===== Data provided

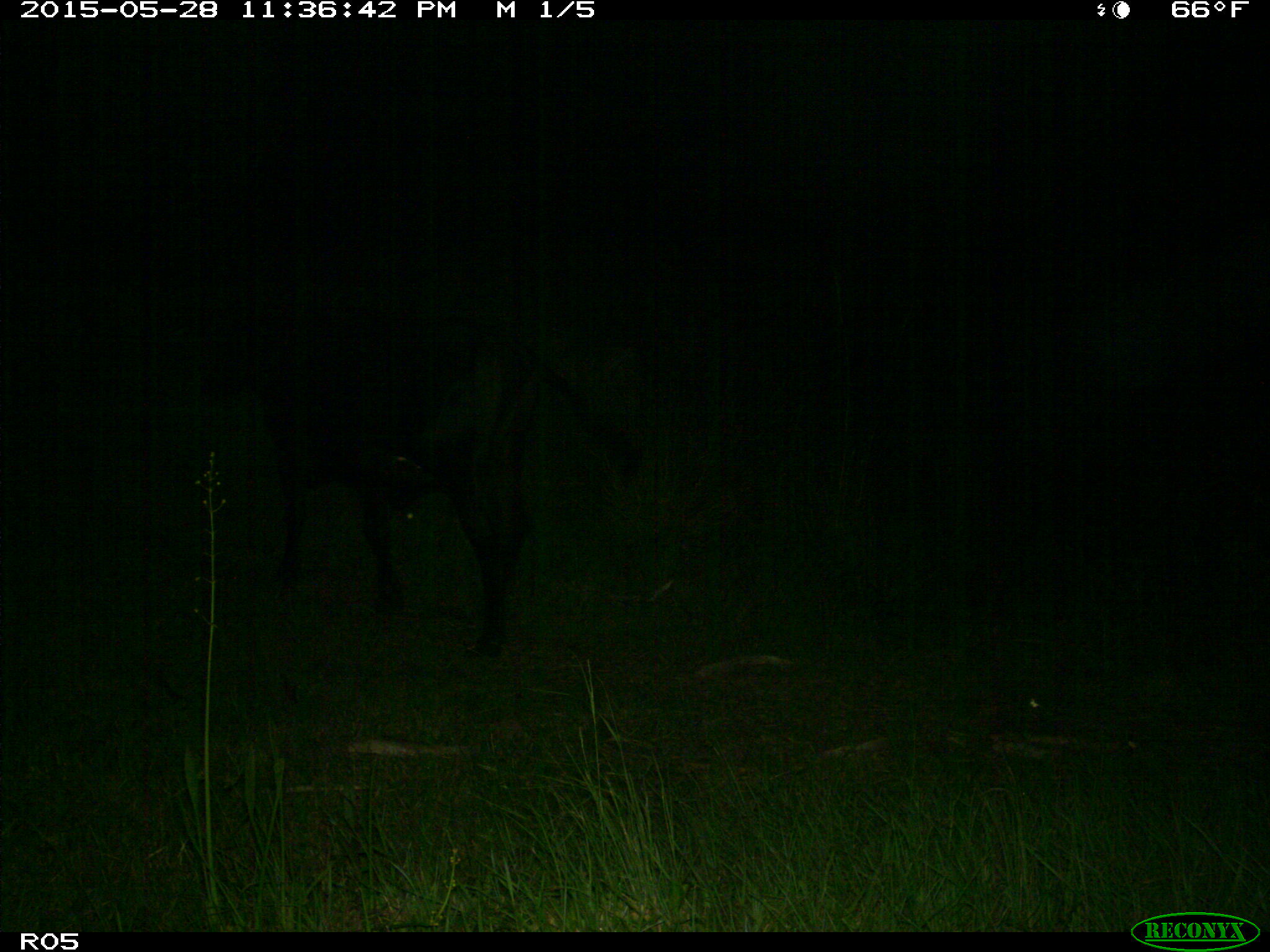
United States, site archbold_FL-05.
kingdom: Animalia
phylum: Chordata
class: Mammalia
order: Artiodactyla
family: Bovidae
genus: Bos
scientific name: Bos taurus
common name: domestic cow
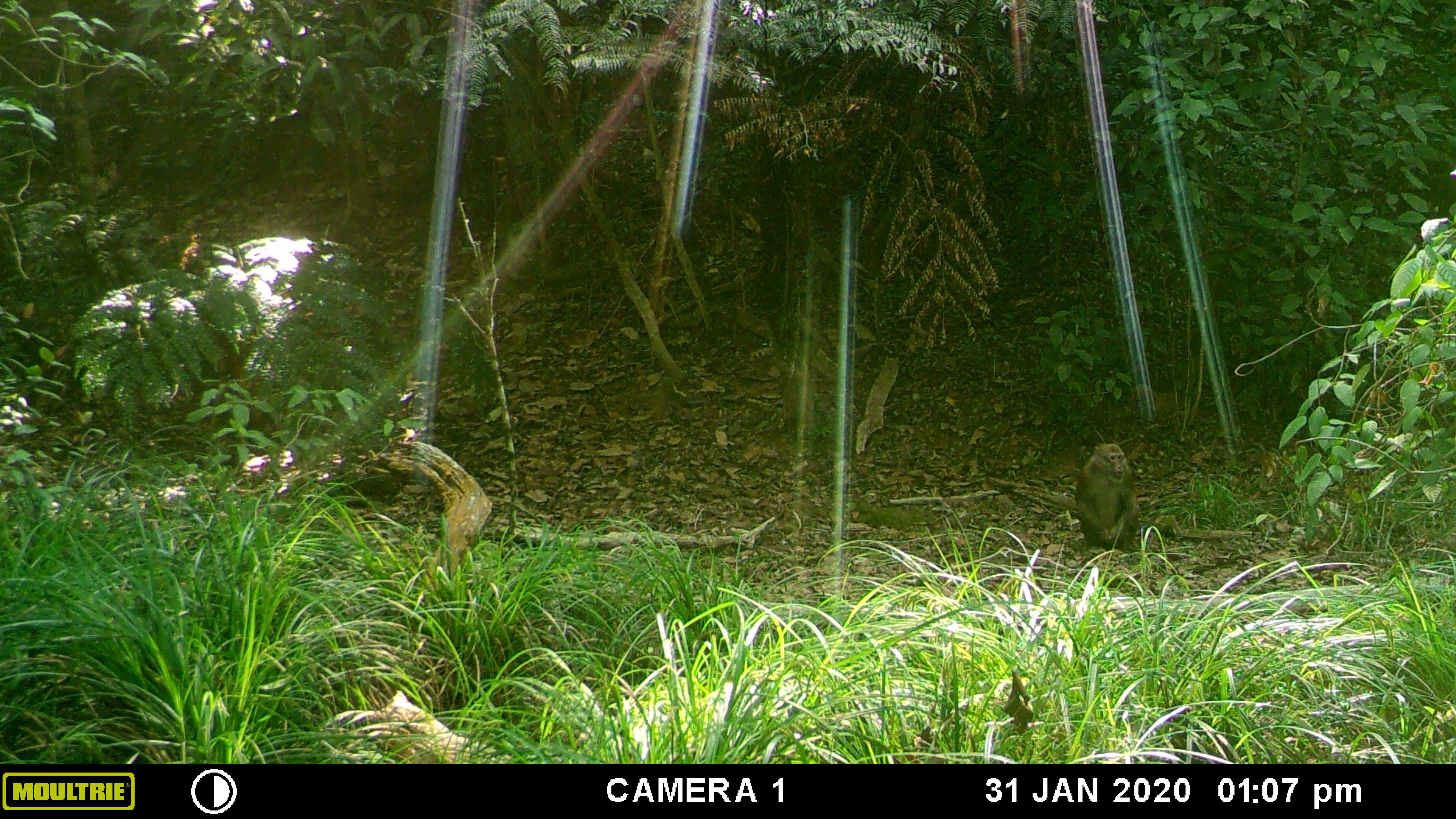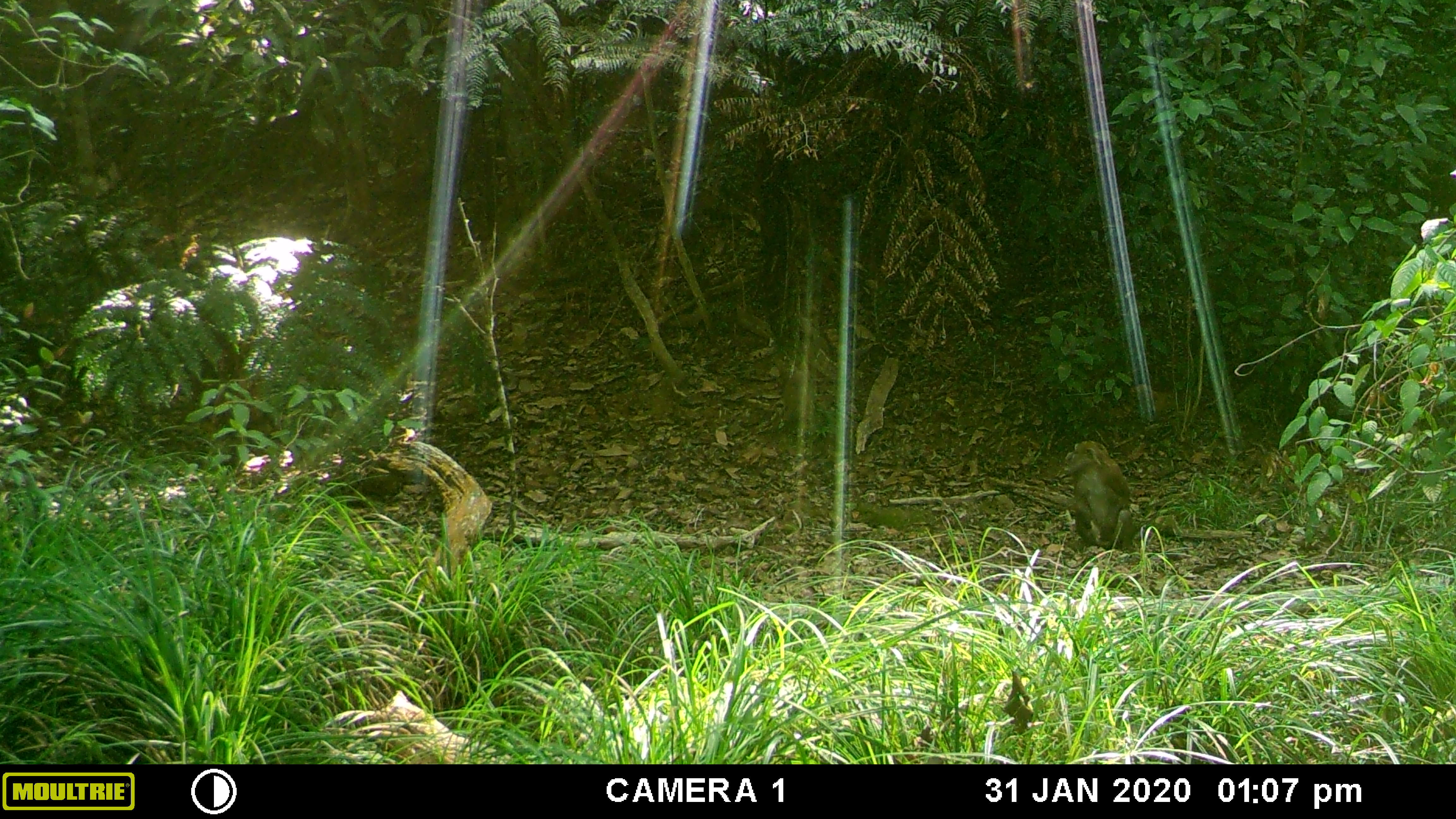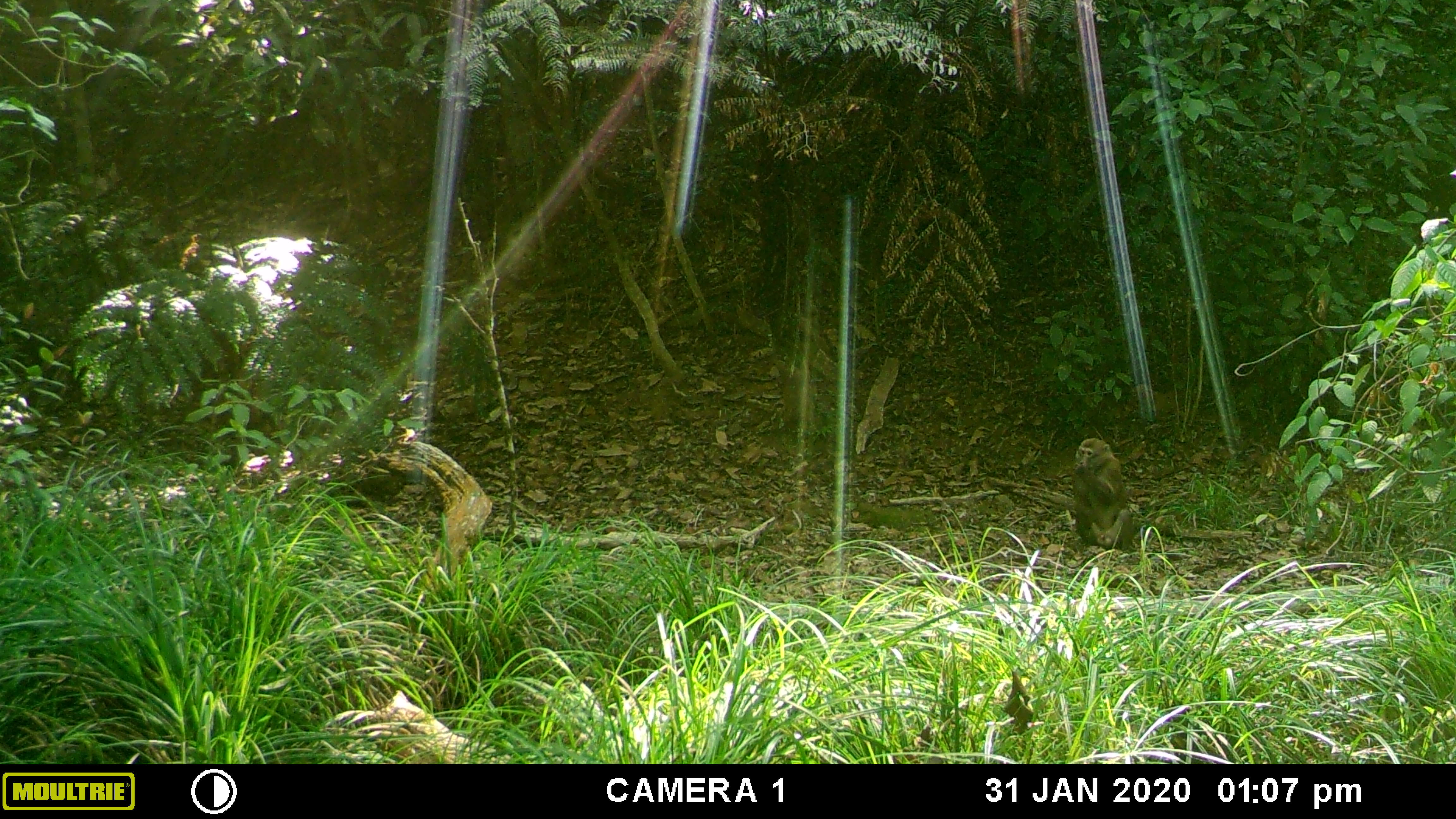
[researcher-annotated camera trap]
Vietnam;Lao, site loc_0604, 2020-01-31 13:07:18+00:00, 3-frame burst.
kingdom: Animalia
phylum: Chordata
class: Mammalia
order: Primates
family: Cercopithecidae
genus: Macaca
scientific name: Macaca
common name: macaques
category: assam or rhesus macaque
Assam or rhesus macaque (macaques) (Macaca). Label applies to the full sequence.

==========
===== Data provided

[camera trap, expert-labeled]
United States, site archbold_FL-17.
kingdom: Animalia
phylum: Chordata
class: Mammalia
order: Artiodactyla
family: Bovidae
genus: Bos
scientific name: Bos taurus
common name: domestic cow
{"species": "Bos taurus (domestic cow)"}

==========

» **Task**:
Copy out each line of the listing that holds the string "trap".

» **Result of this exercise**:
[researcher-annotated camera trap]
[camera trap, expert-labeled]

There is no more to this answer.